New York, NY-Rival factions on issues surrounding closed-end funds met recently and debated the consequences of shareholder activism, the efficacy of current corporate proxy rules and how closed-end fund advisers and shareholders should communicate.
William Bohnett, a lawyer with Fulbright & Jaworski, speaking on behalf of closed-end fund adviser interests and shareholder activist Philip Goldstein, principal of Opportunity Partners, were among the principal speakers at a conference on closed-end funds, sponsored by International Business Communications on Nov. 10.
Although the two are used to holding opposing views, both Bohnett and Goldstein are now on the same team overseeing the closed-end Clemente Global Growth Fund. Bohnett serves as counsel to the fund. Goldstein and four other activists won seats on Clemente's board of directors several weeks ago, culminating a long struggle with Clemente management as to what to do about the fund's large discount to its net asset value.
Goldstein, who views himself as a catalyst for change in the closed-end fund world, argued that despite efforts by the Securities and Exchange Commission to make necessary changes in the rules governing corporate proxies, a major overhaul is still needed. Among the major flaws in the rules is that they limit shareholder proposals to 500 words while fund sponsors' proposals can be many pages long, Goldstein said.
"Other than (allowing for) a blatant misstatement of fact, let the shareholders have their say and let the shareholders decide," said Goldstein.
Defending current proxy rules, Bohnett said the SEC had twice reviewed these rules in the last decade.
"Proxy rules are an attempt to balance views," said Bohnett. "You've got rules. Don't overthrow those rules, work with it," he said. The fact that shareholder activists, by banding together, have been so successful in using the available tools to bring about change shows that current proxy rules are not too cumbersome, Bohnett said. The recent activist victories were, "a remarkable exercise in corporate democracy," he said.
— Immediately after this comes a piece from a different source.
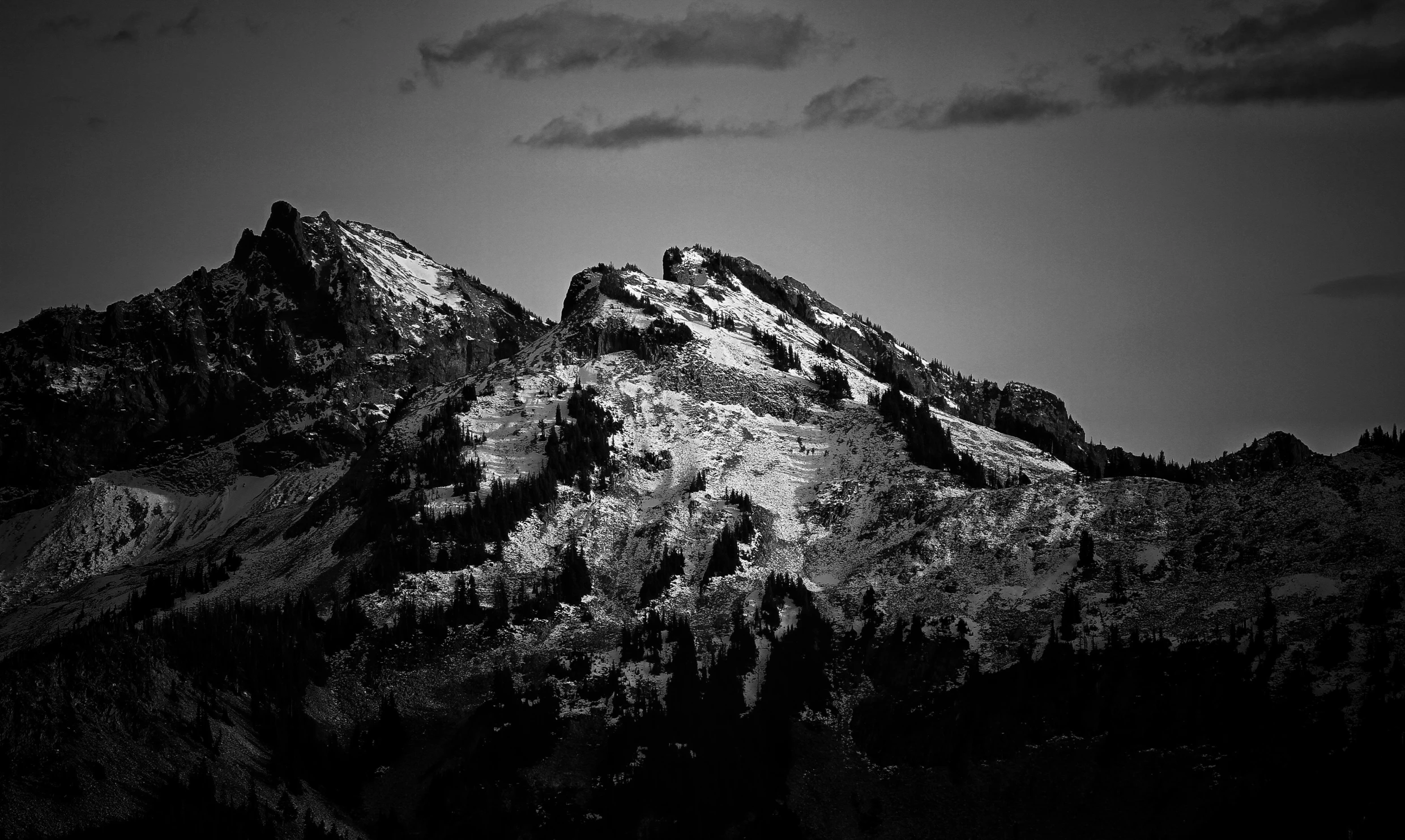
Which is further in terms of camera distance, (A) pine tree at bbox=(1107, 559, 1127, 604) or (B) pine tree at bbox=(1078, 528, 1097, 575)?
(B) pine tree at bbox=(1078, 528, 1097, 575)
Another problem with the SEC rules is that they allow fund advisers to use company funds to pay the cost of proxy battles while shareholder activists must use their own money, giving fund sponsors an unfair advantage, said Goldstein. Both panelists, however, said progress is being made on the issue of shareholder communications with management.
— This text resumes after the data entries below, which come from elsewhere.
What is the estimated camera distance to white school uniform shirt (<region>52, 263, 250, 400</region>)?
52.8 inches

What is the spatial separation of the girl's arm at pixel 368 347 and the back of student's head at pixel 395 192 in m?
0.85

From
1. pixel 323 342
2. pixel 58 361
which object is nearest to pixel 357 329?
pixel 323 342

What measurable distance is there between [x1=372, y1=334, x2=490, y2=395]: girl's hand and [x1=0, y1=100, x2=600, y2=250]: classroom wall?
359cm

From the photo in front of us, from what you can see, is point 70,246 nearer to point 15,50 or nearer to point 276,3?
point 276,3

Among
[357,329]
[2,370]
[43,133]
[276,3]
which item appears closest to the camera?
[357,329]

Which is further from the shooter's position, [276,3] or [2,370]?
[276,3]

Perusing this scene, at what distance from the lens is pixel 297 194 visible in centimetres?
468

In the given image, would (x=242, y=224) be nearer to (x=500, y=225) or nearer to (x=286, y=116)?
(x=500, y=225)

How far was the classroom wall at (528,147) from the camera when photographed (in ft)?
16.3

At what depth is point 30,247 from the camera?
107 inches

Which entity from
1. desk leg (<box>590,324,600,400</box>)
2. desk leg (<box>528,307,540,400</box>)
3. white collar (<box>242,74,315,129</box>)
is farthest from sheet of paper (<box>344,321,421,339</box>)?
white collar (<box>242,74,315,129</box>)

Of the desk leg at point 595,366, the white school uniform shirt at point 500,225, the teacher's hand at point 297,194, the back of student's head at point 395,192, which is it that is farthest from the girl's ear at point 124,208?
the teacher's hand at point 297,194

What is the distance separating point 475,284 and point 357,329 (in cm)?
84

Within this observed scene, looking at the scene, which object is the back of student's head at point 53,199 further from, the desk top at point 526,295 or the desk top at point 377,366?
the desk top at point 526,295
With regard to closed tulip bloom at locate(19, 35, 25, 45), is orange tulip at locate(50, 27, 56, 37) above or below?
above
"Historically, the communication between management and shareholders were abominable...like the old Soviet Union...a top down communication," said Goldstein. When shareowners started to act like shareholders, advisers did not know how to respond. But now, they are listening to and considering shareholders' concerns.
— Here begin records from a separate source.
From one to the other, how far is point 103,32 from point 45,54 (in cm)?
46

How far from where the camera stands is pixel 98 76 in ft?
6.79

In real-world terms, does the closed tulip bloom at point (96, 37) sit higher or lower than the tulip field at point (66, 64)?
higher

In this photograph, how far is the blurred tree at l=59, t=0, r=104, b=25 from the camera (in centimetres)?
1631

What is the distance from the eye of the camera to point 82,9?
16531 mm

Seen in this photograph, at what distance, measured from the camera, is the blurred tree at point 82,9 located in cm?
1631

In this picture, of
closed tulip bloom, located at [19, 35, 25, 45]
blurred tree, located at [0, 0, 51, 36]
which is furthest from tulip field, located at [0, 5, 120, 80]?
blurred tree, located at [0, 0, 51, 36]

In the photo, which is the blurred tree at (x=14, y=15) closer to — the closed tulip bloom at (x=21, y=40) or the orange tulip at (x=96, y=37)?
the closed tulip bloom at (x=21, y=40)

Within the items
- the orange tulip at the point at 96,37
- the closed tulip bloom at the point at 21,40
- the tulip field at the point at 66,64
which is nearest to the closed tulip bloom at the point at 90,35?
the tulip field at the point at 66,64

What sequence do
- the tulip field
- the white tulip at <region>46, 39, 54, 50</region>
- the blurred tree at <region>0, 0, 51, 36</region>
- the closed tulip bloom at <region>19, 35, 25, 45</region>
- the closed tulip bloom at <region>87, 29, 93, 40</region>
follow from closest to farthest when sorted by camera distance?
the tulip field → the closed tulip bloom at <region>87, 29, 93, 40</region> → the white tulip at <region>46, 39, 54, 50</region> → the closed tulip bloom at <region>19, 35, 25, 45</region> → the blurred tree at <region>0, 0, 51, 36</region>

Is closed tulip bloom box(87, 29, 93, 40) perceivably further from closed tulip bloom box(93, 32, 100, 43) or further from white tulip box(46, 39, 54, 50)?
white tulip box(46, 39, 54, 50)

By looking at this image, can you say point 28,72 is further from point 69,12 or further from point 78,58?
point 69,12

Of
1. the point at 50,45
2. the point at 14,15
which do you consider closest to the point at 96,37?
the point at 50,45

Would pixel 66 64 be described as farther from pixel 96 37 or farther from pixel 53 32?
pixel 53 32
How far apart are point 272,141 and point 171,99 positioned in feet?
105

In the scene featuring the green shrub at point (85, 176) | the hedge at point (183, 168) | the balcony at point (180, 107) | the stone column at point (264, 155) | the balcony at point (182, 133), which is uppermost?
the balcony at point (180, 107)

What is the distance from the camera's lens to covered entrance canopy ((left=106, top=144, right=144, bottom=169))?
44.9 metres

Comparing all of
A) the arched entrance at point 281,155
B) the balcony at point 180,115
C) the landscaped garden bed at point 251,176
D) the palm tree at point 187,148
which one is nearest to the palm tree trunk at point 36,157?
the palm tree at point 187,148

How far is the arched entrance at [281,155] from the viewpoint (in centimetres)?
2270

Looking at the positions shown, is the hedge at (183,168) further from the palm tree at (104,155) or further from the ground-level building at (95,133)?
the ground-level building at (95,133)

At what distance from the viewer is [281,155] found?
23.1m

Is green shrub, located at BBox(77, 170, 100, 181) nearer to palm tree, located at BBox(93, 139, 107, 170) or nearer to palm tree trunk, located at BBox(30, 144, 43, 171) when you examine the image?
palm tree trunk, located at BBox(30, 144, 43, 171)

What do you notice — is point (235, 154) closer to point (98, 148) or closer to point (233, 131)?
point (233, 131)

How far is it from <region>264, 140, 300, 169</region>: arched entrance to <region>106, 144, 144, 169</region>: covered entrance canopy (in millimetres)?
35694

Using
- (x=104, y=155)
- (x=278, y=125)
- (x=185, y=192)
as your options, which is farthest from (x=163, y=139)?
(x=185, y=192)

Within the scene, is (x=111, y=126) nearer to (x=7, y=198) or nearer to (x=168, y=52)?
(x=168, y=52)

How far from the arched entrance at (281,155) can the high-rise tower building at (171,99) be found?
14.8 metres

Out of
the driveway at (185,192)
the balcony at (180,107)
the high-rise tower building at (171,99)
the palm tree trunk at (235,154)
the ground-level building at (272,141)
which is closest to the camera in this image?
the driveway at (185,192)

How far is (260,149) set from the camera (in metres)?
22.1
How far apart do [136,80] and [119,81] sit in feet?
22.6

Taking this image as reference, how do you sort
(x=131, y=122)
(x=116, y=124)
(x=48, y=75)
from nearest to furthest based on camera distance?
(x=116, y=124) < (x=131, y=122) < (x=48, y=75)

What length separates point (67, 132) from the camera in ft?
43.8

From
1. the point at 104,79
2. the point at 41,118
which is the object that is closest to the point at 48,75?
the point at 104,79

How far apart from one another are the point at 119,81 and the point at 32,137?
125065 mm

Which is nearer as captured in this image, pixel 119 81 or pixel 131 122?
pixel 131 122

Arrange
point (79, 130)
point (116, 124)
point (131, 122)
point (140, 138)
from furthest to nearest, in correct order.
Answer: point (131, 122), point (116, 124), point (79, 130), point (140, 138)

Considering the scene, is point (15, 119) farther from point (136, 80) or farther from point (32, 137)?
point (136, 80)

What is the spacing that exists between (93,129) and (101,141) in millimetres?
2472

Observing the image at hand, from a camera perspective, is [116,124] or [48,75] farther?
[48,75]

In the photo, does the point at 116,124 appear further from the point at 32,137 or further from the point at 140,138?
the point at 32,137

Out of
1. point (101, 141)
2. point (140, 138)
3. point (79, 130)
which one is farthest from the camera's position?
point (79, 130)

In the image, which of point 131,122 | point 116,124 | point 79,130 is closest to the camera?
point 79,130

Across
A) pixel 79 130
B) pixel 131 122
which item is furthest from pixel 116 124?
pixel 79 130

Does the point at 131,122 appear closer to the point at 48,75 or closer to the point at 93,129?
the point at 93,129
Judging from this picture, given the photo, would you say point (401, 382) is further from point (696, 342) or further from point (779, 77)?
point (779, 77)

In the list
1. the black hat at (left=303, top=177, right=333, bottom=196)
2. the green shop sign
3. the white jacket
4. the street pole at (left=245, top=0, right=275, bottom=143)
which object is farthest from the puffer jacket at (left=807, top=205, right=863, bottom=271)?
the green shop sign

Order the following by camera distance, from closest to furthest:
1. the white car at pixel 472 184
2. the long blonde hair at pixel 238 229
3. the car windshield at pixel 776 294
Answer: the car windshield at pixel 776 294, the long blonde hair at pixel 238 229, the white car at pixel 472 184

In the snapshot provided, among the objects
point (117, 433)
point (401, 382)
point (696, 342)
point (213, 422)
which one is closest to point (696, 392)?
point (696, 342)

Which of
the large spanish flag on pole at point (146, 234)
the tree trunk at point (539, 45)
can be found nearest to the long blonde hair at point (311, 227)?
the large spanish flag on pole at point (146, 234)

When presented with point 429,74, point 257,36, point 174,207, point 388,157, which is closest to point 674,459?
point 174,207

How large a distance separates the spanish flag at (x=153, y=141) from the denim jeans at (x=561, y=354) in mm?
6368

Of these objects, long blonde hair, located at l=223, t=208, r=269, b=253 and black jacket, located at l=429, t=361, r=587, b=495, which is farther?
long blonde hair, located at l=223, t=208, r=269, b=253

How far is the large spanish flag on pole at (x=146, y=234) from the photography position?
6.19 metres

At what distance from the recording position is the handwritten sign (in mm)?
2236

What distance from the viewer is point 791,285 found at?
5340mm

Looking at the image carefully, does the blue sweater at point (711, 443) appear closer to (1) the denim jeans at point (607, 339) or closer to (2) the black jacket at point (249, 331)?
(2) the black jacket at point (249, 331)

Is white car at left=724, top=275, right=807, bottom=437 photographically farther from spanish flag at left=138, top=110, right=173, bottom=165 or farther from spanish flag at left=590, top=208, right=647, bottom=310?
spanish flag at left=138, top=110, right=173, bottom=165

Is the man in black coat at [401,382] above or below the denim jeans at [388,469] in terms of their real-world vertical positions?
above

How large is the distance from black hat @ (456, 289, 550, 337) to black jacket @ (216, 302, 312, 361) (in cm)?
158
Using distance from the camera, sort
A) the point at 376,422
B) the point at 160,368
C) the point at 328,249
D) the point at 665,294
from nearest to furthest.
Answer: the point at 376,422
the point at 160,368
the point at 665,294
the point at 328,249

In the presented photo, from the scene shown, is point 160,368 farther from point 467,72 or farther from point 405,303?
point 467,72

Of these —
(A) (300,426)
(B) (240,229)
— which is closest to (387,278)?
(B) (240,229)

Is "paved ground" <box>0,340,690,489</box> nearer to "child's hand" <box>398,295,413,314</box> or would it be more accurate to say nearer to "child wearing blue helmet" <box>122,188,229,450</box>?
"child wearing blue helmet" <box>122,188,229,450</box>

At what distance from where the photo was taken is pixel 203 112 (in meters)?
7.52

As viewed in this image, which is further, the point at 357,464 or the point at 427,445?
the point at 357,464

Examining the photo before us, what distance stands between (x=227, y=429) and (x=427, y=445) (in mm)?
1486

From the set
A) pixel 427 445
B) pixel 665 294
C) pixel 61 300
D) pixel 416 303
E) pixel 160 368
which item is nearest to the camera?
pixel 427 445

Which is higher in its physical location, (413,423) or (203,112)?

Goldstein said that at a recent Clemente executive committee meeting, when an issue could not be resolved by the committee members, they agreed to let the shareholders decide. Fund advisers need to look at what shareholders want, said Goldstein. When there is, for example, a discount, advisers need to contact their largest shareholders and say, "We know there's a discount; what do you want us to do?"
"You may not do what I say, but I'd like to see more of this," Goldstein said.